Ricopia le righe qui sotto sostituendo ovunque "landscaping bed" con "garden bed", senza cambiare nient'altro.

*** Dati forniti

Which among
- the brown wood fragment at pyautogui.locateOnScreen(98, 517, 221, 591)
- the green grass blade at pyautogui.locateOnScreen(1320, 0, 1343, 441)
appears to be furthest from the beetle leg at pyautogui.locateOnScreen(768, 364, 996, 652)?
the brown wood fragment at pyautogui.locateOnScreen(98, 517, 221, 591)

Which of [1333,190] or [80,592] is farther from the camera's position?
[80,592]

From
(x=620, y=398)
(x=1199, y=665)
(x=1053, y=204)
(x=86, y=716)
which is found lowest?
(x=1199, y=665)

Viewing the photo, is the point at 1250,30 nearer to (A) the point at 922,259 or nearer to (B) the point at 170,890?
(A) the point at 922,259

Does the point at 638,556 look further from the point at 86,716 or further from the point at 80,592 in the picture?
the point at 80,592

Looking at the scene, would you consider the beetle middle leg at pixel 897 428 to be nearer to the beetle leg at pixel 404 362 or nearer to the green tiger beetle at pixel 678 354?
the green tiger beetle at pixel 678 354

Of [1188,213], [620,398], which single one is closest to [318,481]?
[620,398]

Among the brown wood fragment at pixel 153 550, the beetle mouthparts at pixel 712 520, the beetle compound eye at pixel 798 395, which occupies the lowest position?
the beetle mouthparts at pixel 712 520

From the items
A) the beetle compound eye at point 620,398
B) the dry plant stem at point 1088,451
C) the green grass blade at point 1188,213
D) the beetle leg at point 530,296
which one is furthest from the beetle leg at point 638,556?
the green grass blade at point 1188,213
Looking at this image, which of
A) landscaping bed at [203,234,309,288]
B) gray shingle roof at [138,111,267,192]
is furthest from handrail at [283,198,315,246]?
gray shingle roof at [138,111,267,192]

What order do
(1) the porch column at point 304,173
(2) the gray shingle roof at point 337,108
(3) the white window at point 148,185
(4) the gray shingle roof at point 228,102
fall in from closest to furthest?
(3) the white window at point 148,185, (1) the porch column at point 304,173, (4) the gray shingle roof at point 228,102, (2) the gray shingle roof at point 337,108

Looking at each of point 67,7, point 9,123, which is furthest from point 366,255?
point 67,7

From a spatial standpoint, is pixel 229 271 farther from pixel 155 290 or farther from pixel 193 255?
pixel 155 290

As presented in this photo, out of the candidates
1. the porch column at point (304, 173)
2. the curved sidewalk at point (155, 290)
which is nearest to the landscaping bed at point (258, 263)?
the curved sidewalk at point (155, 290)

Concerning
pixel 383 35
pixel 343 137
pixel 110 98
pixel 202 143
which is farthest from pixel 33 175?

******

- **Risposta scritta**:
Which among
- the brown wood fragment at pyautogui.locateOnScreen(98, 517, 221, 591)
- the green grass blade at pyautogui.locateOnScreen(1320, 0, 1343, 441)
appears to be furthest from the beetle leg at pyautogui.locateOnScreen(768, 364, 996, 652)?
the brown wood fragment at pyautogui.locateOnScreen(98, 517, 221, 591)

Which of [1333,190] or [80,592] is farther from the camera's position?
[80,592]

From
(x=620, y=398)
(x=1199, y=665)
(x=1053, y=204)
(x=86, y=716)
which is found lowest?
(x=1199, y=665)

Viewing the photo, is the point at 1250,30 nearer to (A) the point at 922,259 or nearer to (B) the point at 170,890?
(A) the point at 922,259

Does the point at 638,556 look further from the point at 86,716 or further from the point at 80,592 in the picture?
the point at 80,592

Looking at the scene, would you consider the beetle middle leg at pixel 897 428 to be nearer to the beetle leg at pixel 404 362 or nearer to the green tiger beetle at pixel 678 354?
the green tiger beetle at pixel 678 354

Of [1188,213], [620,398], which single one is closest to [318,481]?
[620,398]

Among the brown wood fragment at pixel 153 550, the beetle mouthparts at pixel 712 520, the beetle compound eye at pixel 798 395, which occupies the lowest position?
the beetle mouthparts at pixel 712 520

From the items
A) the beetle compound eye at point 620,398
B) the dry plant stem at point 1088,451
C) the green grass blade at point 1188,213
D) the beetle leg at point 530,296
which one is furthest from the beetle leg at point 638,556?
the green grass blade at point 1188,213
Looking at this image, which of
A) garden bed at [203,234,309,288]
B) gray shingle roof at [138,111,267,192]
is furthest from handrail at [283,198,315,246]?
gray shingle roof at [138,111,267,192]

What order do
(1) the porch column at point 304,173
(2) the gray shingle roof at point 337,108
(3) the white window at point 148,185
(4) the gray shingle roof at point 228,102
fall in from closest to furthest?
(3) the white window at point 148,185, (1) the porch column at point 304,173, (4) the gray shingle roof at point 228,102, (2) the gray shingle roof at point 337,108

Looking at each of point 67,7, point 9,123, which is furthest from point 366,255?
point 67,7

From a spatial standpoint, is pixel 229 271 farther from pixel 155 290 or farther from pixel 193 255?
pixel 155 290

As presented in this photo, out of the candidates
1. the porch column at point (304, 173)
2. the curved sidewalk at point (155, 290)
which is nearest to the garden bed at point (258, 263)?
the curved sidewalk at point (155, 290)

Concerning
pixel 383 35
pixel 343 137
pixel 110 98
pixel 202 143
which is farthest from pixel 33 175?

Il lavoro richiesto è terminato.